When it went down, the Kursk was in fairly shallow water, about 350 feet. The boat’s maximum operational depth limit is much deeper. But even that shallow, there was too much water above the boat to allow the men to escape on their own.
350 feet of water is pretty deep from the perspective of normal human experience. Scuba divers usually don’t venture past 100 feet or so and rarely will dive below 150 feet. To go further requires training and other things, such as decompression stops on the way up. To dive as far down as the Kursk sank is totally out of the question. So, 350 feet is deep.
At some point, I imagined the physical situation with the Kursk, a 500 foot sub lying 350 feet down and it became incongruous. If the boat were stood up on end, a good portion would be sticking out of the water. The men inside could walk further end to end than they were below the surface of the sea. From that perspective, to lose a submarine in merely 350 feet of water seemed ridiculous. But it happened.
My experience in submarines was in the Pacific Ocean, whose waters are considerably deeper than 350 feet over the vast majority of its extent. Much deeper, in fact, than the depth limits of a nuclear submarine, be it the USS Sam Houston, the Kursk or any modern sub. More than that, though, given we operated out of a navy base in Guam and headed more or less into the open ocean, I’m pretty sure the boat transited waters above the deepest ocean depths: the Marianas Trench. Challenger Deep, the low point in the trench and thus the world, is more than 35,000 feet below the surface. That’s one hundred times the depth where the Kursk sank.

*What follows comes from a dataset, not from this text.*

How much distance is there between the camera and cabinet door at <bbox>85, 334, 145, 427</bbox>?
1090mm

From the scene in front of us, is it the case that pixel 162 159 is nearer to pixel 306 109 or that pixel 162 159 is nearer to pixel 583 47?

I was a scuba diver before joining the navy and I recall being a bit freaked out when I dove into water more than a hundred feet deep. At that depth, you can’t see the bottom so you have the sensation of being at a scary height above ground. It obviously wasn’t too scary because I loved diving deep – so many interesting things to see down there.
On a submarine, you have no such sensation of scary depths. Unless you know to look for telltale clues (loss of wave action on the boat, pressure gauges on seawater intakes, temperature gauges on the same water, the hull creaking from being compressed by the weight of water and of course, the depth gauges located in the control room and maneuvering), you really have no sensation of depth at all. You’re in an enclosed, rigid steel tube.

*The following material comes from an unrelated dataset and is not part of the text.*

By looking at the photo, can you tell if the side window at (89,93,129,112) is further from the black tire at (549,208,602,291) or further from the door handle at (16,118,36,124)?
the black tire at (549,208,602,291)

But you know. If you cast your imagination and visualize yourself just outside the submarine and look down, you will be staring into utter blackness whose depths you cannot discern but which you know is over six miles down. You find yourself suspended six miles above ground, a ground you cannot see.
Now, that’s scary. It sort of unnerved me, at least until I got over it. You learn to get over a lot of stuff on a submarine.